Wednesday, September 14, 2011

Grace

Yesterday was the three-year anniversary of my dad's death. Although I felt on the verge of tears most of the day, I just kept trying to think about how far we have come since that horrible day.

My sister and I attended Michele's yoga class. Michele is incredibly nurturing and offers a distinct maternal energy, so I felt very comfortable and supported in her presence.

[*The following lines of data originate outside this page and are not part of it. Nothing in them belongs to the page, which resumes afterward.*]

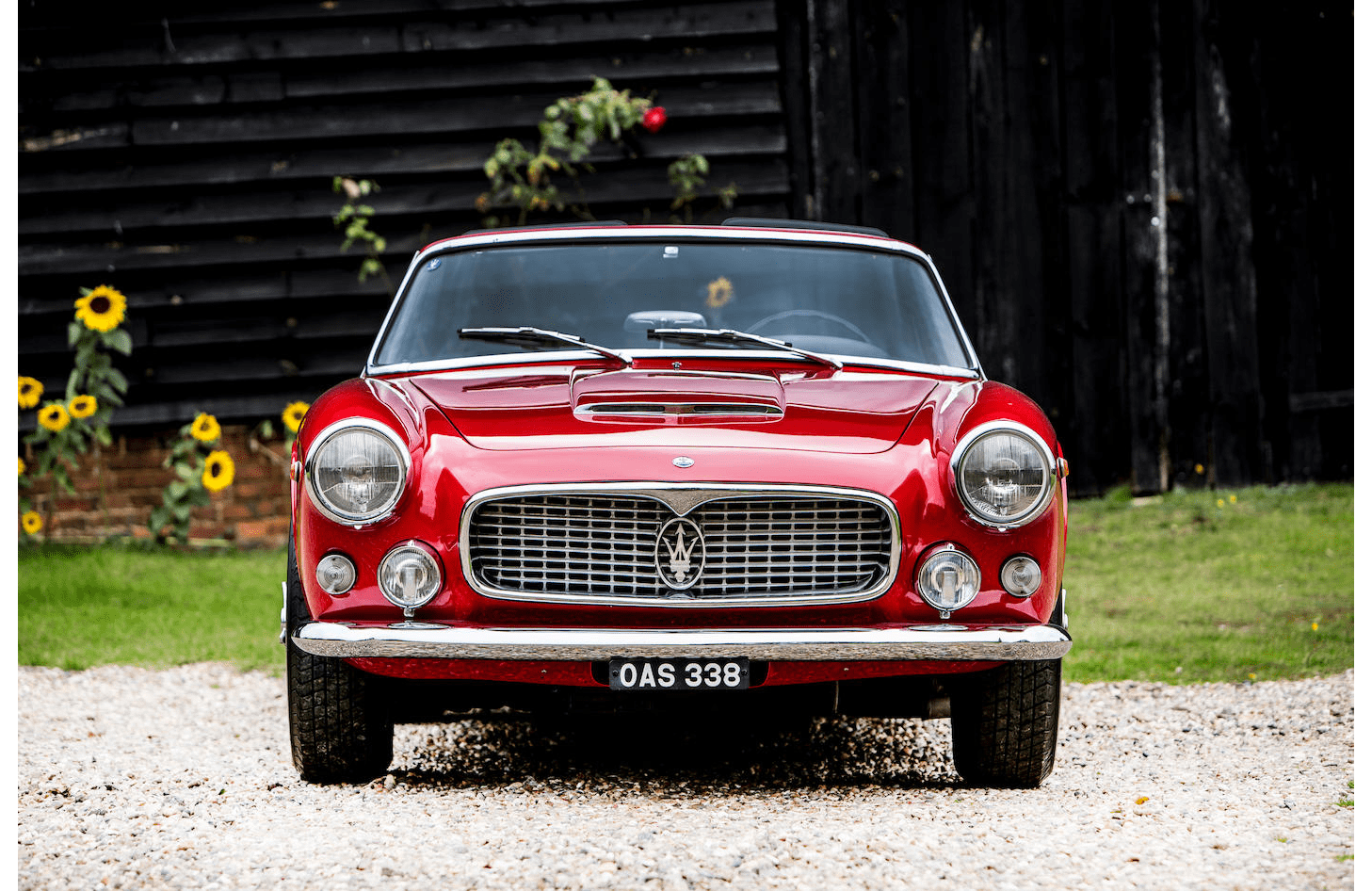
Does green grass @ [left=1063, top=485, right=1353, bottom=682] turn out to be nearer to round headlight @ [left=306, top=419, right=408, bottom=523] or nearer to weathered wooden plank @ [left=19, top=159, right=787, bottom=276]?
weathered wooden plank @ [left=19, top=159, right=787, bottom=276]

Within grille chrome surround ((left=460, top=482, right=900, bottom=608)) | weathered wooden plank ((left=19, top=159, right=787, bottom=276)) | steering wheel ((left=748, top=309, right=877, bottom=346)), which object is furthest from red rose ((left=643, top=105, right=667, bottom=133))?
grille chrome surround ((left=460, top=482, right=900, bottom=608))

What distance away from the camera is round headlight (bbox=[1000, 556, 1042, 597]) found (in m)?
3.01

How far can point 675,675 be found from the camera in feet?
9.59

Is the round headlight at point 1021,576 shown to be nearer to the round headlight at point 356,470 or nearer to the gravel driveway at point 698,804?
the gravel driveway at point 698,804

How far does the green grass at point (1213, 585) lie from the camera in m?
5.13

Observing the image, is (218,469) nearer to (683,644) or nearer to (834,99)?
(834,99)

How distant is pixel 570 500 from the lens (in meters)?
2.95

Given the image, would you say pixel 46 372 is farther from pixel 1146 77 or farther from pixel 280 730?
pixel 1146 77

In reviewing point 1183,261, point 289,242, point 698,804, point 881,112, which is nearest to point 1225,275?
point 1183,261

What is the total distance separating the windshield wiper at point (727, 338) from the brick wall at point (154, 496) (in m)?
5.08

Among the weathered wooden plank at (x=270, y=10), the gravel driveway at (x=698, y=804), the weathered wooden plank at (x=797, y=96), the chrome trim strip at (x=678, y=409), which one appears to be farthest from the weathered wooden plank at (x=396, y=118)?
the chrome trim strip at (x=678, y=409)

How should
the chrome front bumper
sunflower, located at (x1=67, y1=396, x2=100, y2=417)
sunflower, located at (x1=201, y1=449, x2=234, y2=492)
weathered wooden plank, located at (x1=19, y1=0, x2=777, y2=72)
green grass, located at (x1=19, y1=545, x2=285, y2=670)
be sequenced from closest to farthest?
the chrome front bumper
green grass, located at (x1=19, y1=545, x2=285, y2=670)
sunflower, located at (x1=67, y1=396, x2=100, y2=417)
sunflower, located at (x1=201, y1=449, x2=234, y2=492)
weathered wooden plank, located at (x1=19, y1=0, x2=777, y2=72)

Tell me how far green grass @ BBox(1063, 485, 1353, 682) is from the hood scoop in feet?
8.02

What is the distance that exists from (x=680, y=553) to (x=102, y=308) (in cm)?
585
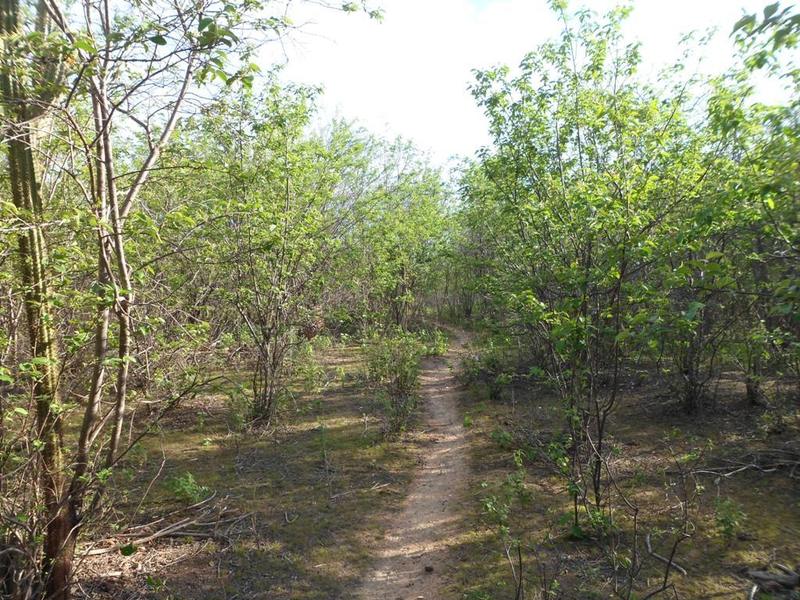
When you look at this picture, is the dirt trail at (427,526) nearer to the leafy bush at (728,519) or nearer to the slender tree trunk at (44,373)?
the slender tree trunk at (44,373)

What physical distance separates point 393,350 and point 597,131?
5565mm

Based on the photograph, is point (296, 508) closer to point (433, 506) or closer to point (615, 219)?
point (433, 506)

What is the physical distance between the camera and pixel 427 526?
5965 mm

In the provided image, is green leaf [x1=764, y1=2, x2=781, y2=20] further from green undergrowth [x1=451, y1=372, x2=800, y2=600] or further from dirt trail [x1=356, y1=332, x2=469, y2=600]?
dirt trail [x1=356, y1=332, x2=469, y2=600]

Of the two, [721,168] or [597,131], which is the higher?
[597,131]

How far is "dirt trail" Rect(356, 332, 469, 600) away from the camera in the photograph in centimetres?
488

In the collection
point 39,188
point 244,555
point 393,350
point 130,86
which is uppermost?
point 130,86

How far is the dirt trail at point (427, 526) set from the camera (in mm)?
4879

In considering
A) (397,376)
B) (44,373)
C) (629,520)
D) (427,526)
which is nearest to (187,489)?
(44,373)

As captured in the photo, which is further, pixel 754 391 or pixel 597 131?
pixel 754 391

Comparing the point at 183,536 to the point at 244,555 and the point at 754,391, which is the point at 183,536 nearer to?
the point at 244,555

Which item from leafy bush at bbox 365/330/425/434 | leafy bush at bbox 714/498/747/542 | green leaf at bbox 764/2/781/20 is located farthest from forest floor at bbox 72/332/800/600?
green leaf at bbox 764/2/781/20

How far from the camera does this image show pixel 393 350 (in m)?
9.64

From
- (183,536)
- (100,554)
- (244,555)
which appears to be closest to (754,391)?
(244,555)
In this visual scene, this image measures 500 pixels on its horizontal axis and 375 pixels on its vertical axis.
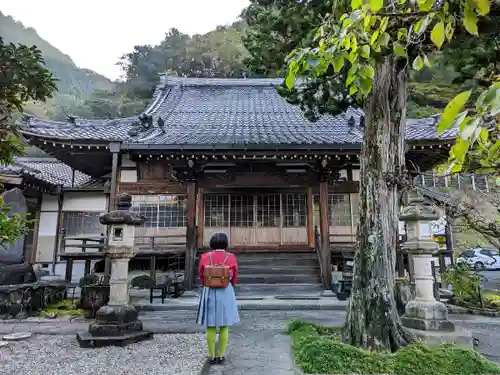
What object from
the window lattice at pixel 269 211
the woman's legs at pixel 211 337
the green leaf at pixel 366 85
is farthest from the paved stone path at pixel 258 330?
the window lattice at pixel 269 211

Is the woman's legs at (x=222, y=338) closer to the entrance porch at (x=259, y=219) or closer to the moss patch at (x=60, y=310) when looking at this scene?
the moss patch at (x=60, y=310)

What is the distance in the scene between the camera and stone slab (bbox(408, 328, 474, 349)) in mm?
3910

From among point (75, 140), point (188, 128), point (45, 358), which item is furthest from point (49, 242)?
point (45, 358)

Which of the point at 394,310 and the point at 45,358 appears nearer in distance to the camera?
the point at 394,310

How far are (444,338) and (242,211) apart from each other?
7.29m

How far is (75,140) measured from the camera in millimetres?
8305

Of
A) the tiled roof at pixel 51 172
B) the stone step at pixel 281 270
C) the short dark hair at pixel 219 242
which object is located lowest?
the stone step at pixel 281 270

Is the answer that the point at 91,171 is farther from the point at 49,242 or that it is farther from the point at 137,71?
the point at 137,71

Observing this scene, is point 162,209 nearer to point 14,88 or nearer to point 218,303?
point 218,303

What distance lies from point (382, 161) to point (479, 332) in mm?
3791

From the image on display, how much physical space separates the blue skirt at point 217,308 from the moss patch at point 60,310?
4.69 meters

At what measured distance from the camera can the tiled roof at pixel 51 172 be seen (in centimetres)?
1060

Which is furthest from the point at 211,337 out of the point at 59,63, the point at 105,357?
the point at 59,63

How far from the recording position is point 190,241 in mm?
8789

I thought about canceling my class, but I am so happy I showed up. What kind of teacher would I be if I only chose to serve when it was convenient for me? This is what the practice is about - showing up and doing our best. It wasn't until everyone was in Savasana that I felt overwhelmed with sadness. All day I had avoided my broken heart and in that moment, it was inevitable. Without allowing myself to fall apart, I touched the sadness, the loneliness, and the fears that have developed since losing my father. I touched on it, but didn't lose myself in it. If I lose myself in anything these days, I only want it to be love for the Divine.

The highlight of the day was definitely our fire ceremony. I feel so blessed to have open-minded people around me. Throughout the puja I looked around the circle at the beings who had gathered and felt such an intense from of love and gratitude. A couple of them have been in my life for over ten years and there were a couple of new friends in the circle as well, however, I know it wasn't the first time our five souls sat in a circle together.

I wasn't able to to dive super deep, partially because I was concerned with everyone else's experience, but it was still enough to stir up something with me. I don't know how much of it was because of old samskaras, or if it was caused by a deep sense of knowing that this is the beginning of something bigger than all of us.

Tonight as I sit here contemplating lessons from the Hindu scriptures, I am reminded that is is all here to bring me back to the Divine. I feel this sacred Truth all the way into the depth of my bones, yet I have so many moments of ignorance. I keep coming back though. I keep reconnecting to this Truth and I pray for Grace to carry me away.

butterflies

Over the last two weeks there have been butterflies all around me. Every day at least one visits me. Here is what I learned about these beautiful creatures...

Butterfly (new birth)
New love and joy are coming. Transformation is inevitable but it will be easier than expected. Embrace new beginnings.

What a sweet and perfect reminder from the Universe.